• REQUIRED ACTIONS:
#1 Reproduce word for word the part of the integrated care text below, starting with "People with common" and going on through "the patient. Win-win.".
#2 In the integrated care text below, what share of all mental health care for common psychiatric disorders do primary care settings provide?
#3 Pick up the text on integrated care at CUPS below from the point where it stops and continue it.

• SOURCE EXTRACT:
Integrated Care Changes Lives
Each CUPS client has a different story, and each client needs a different kind of support. Even through the COVID-19 health crisis, CUPS is providing integrated community-based programs and services through technical means that meet the complex needs of low-income individuals and families. In this way, we break cycles of poverty and trauma and build lasting resilience.
What is integrated care?
Integrated Care combines primary health care, mental health care and human services in one setting. This is an important model of care for a number of reasons:
Primary care settings, like a doctor's office, provide about half of all mental health care for common psychiatric disorders.
Adults with serious mental illnesses and substance use disorders also have higher rates of chronic physical illnesses and die earlier than the general population.
People with common physical health conditions also have higher rates of mental health issues.
Human services, such as family development, housing subsidies, community connections, basic need referrals and advocacy play a key role in overall wellness.
It’s all connected
Providing Integrated Care helps patients and their providers. It blends the expertise of mental health, primary care clinicians, family development coaches and care coordinators with feedback from patients and their caregivers. This creates a team-based approach where mental health care, human services and general medical care are offered in the same setting, providing holistic support for the patient. Win-win.
What does integrated care look like at CUPS?
CUPS has developed an intake process and assessment tool that would ask the right questions, effectively identify the individual’s needs and enable the care coordinators to create the right integrated care strategy to most effectively help clients. That tool became known as the Integrated Care Tool.

Spatial grounding data:
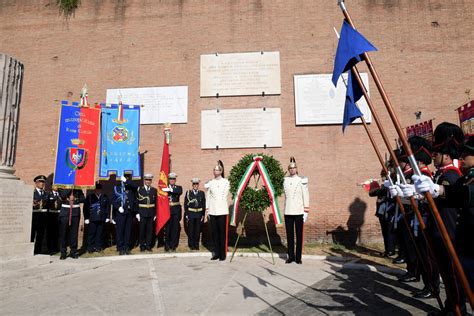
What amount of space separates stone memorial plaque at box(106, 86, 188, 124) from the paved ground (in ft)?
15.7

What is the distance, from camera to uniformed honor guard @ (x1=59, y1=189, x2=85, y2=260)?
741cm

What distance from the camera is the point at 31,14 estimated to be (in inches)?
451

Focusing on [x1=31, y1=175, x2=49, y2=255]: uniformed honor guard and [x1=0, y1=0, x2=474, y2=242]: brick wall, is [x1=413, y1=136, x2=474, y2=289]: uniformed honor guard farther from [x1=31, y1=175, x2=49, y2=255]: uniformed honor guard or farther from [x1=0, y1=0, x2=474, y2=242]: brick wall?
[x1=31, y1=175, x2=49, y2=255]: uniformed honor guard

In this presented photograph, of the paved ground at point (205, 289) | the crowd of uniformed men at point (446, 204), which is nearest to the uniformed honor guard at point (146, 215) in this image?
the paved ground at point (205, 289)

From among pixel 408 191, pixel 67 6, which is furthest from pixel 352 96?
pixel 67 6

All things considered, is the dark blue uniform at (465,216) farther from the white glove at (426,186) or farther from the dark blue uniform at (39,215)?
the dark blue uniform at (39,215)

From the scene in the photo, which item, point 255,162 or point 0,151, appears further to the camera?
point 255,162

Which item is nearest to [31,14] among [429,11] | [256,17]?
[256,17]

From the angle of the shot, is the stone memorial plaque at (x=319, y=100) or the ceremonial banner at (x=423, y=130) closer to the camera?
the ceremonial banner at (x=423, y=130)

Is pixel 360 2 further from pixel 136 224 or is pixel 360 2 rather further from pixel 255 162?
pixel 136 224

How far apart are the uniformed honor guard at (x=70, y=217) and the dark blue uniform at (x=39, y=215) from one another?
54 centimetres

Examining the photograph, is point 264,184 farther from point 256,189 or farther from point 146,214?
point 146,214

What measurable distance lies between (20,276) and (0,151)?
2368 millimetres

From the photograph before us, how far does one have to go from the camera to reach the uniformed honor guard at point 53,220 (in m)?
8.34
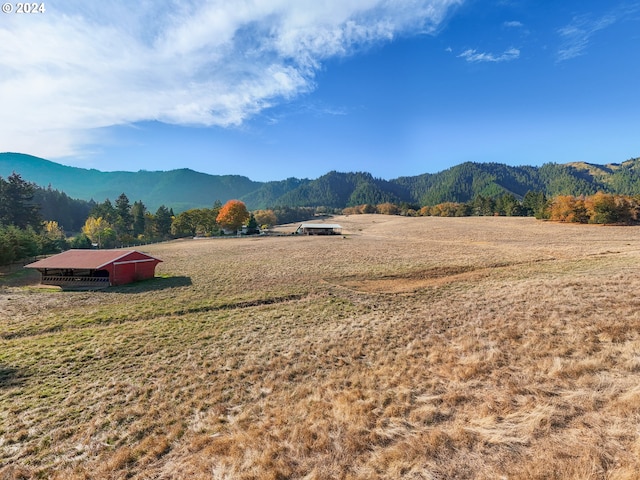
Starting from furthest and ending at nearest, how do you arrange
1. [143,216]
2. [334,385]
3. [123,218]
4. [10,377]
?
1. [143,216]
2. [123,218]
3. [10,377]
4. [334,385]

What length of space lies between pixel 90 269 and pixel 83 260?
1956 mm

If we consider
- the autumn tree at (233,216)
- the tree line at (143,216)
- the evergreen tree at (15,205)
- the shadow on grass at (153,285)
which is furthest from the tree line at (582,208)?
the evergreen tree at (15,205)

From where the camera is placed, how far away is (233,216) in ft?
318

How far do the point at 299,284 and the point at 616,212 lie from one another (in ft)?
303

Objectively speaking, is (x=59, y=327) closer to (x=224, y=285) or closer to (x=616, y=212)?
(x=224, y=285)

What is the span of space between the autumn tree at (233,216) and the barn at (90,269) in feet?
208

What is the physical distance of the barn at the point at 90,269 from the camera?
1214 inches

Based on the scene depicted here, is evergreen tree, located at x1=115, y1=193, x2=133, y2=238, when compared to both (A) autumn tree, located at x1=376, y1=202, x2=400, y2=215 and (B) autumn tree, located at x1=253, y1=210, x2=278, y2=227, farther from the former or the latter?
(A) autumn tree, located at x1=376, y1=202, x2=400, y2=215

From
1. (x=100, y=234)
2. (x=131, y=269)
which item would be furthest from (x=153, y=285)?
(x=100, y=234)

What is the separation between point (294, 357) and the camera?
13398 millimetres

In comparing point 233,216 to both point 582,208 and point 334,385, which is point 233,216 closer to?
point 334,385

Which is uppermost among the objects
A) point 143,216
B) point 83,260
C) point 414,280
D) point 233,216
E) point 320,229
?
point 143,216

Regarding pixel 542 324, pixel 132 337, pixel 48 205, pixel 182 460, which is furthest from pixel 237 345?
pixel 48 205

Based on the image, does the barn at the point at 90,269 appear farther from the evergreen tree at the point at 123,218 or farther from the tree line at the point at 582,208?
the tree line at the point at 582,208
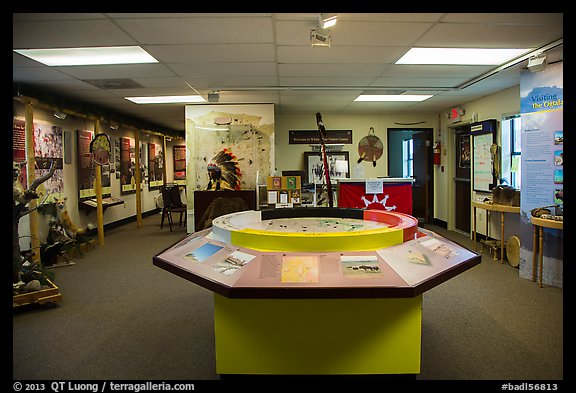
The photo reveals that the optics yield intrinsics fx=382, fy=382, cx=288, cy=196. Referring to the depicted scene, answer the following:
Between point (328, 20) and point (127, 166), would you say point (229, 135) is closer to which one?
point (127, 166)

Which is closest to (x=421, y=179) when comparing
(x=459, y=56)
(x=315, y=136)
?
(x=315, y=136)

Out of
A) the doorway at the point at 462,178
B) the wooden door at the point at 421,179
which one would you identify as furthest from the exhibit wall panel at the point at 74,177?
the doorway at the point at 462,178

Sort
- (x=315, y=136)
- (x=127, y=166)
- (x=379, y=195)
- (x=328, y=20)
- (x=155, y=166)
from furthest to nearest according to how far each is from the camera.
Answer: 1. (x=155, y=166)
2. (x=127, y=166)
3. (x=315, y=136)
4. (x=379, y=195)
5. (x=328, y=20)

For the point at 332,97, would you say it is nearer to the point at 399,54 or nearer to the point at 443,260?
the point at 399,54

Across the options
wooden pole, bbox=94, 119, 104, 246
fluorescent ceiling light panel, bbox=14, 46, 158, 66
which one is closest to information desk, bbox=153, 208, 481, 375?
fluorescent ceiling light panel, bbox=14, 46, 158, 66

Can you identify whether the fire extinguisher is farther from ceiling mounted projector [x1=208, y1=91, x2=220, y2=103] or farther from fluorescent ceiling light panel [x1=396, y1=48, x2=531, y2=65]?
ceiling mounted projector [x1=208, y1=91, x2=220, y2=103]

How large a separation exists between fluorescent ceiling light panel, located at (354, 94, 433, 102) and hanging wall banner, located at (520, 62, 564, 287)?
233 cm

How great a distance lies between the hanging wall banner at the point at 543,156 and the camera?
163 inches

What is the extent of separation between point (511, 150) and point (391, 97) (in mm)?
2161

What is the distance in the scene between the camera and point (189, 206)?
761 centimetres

• TASK ANSWERS:
#1
People with common physical health conditions also have higher rates of mental health issues.
Human services, such as family development, housing subsidies, community connections, basic need referrals and advocacy play a key role in overall wellness.
It’s all connected
Providing Integrated Care helps patients and their providers. It blends the expertise of mental health, primary care clinicians, family development coaches and care coordinators with feedback from patients and their caregivers. This creates a team-based approach where mental health care, human services and general medical care are offered in the same setting, providing holistic support for the patient. Win-win.

#2 About half.

#3
The Integrated Care Tool has revolutionized the intake process for vulnerable individuals and families at CUPS. It was developed based on the science of the brain, as clients engage with CUPS, their progress is charted into four domains: Economic, Health, Development and Social-Emotional Resilience. The results are used to create a customized, integrated care plan, tailored to their unique needs. To capture the impact of this approach, outputs measure the “what” of a program, while outcomes measure the “why.” For example, when we say how many individuals were housed, this number is an output that does not give a holistic picture of the impact of our housing services. However, when we say what percentage of individuals were able to maintain housing, we are using an outcome to understand the success of the housing initiatives. Reporting outcomes demonstrate how programs and services have an impact in the lives of individuals and families.
Not only does this tool help CUPS provide effective care, but they are able to measure and report impact, and — most importantly — better able to break cycles of poverty and trauma and build lasting resilience.
Finally, and perhaps most exciting, is the potential of this tool to be used as a prototype for organizations across Canada, so we can all move forward together to bring lasting, impactful change to their communities. Amazing!